(Records from a data collection)
════════════════
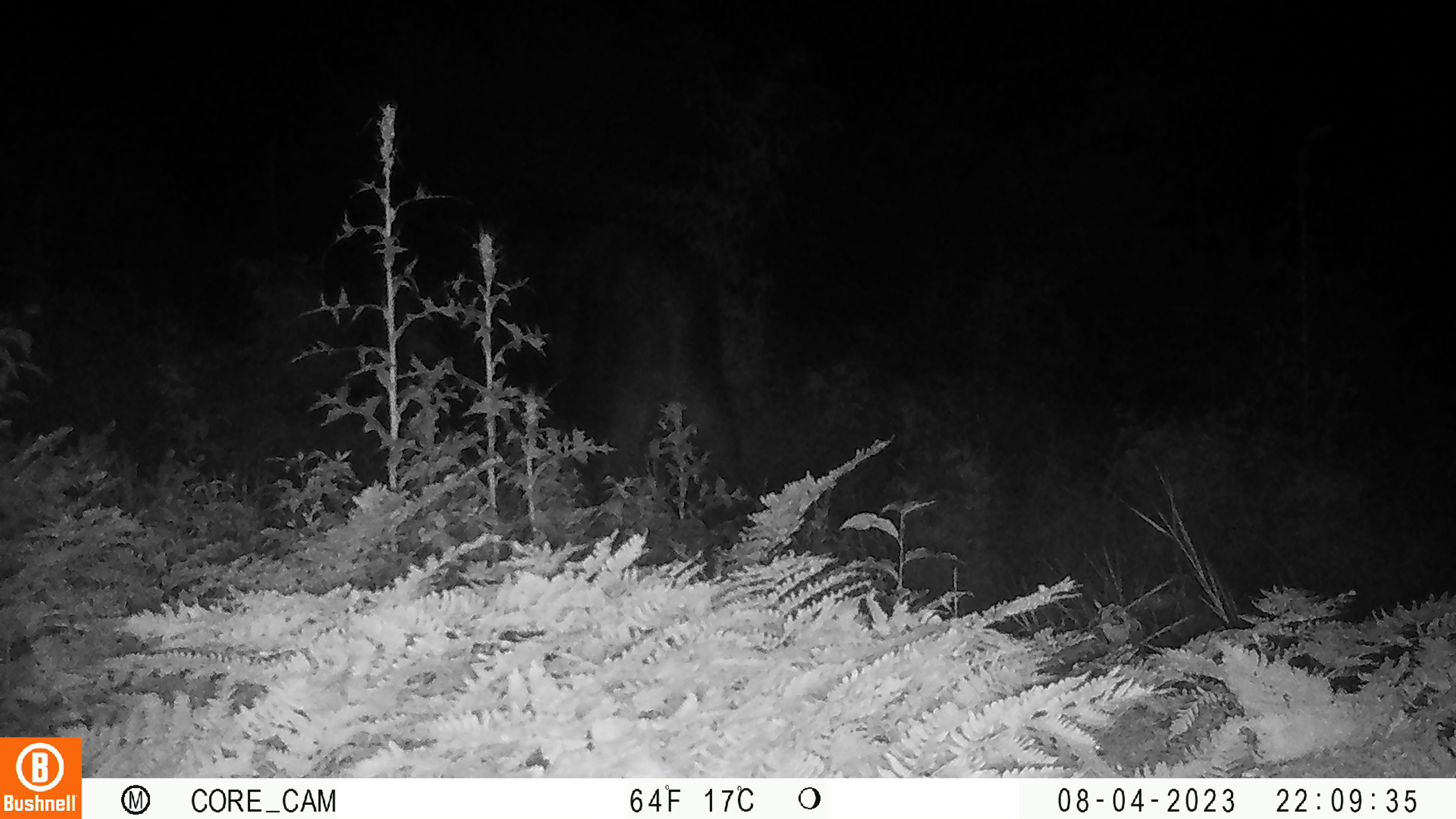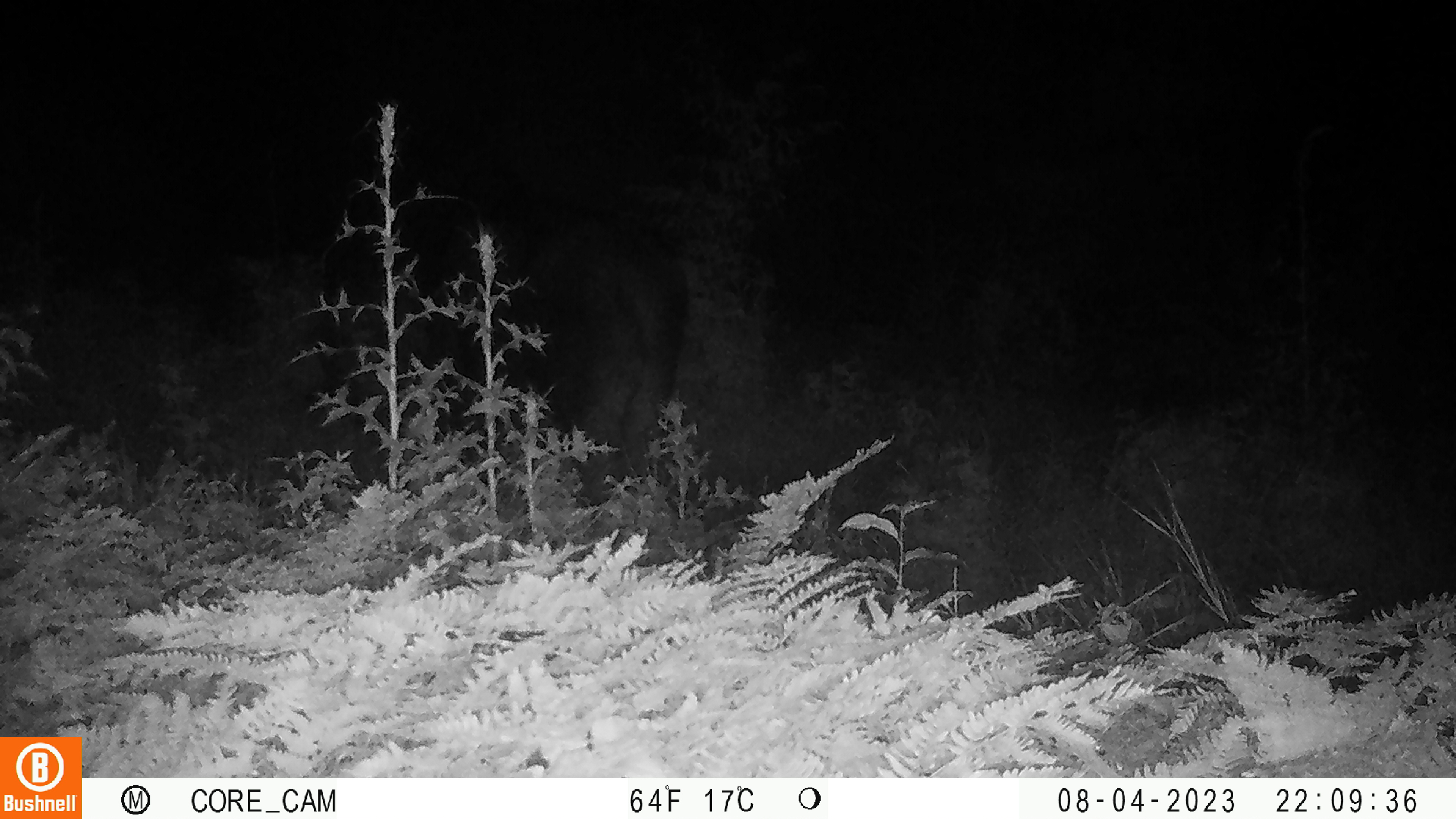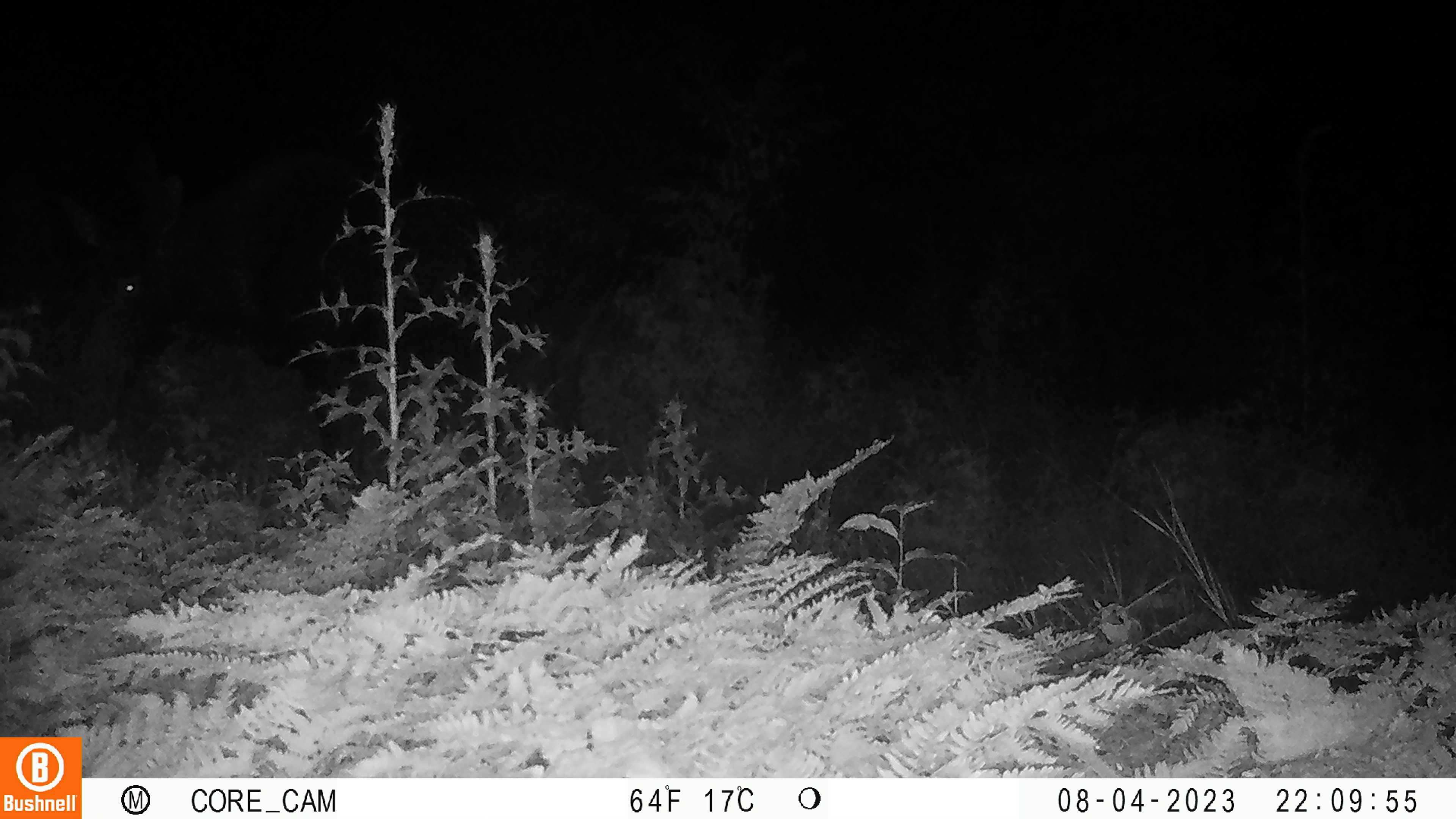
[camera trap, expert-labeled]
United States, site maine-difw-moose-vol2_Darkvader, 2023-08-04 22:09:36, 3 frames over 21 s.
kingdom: Animalia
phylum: Chordata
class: Mammalia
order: Artiodactyla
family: Cervidae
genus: Alces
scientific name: Alces alces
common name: moose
════════════════
_EXERCISE INSTRUCTIONS:_ The entries should be printed again exactly as written, leaving all pictures out.

_WRITTEN RESPONSE:_
[camera trap, expert-labeled]
United States, site maine-difw-moose-vol2_Darkvader, 2023-08-04 22:09:36, 3 frames over 21 s.
kingdom: Animalia
phylum: Chordata
class: Mammalia
order: Artiodactyla
family: Cervidae
genus: Alces
scientific name: Alces alces
common name: moose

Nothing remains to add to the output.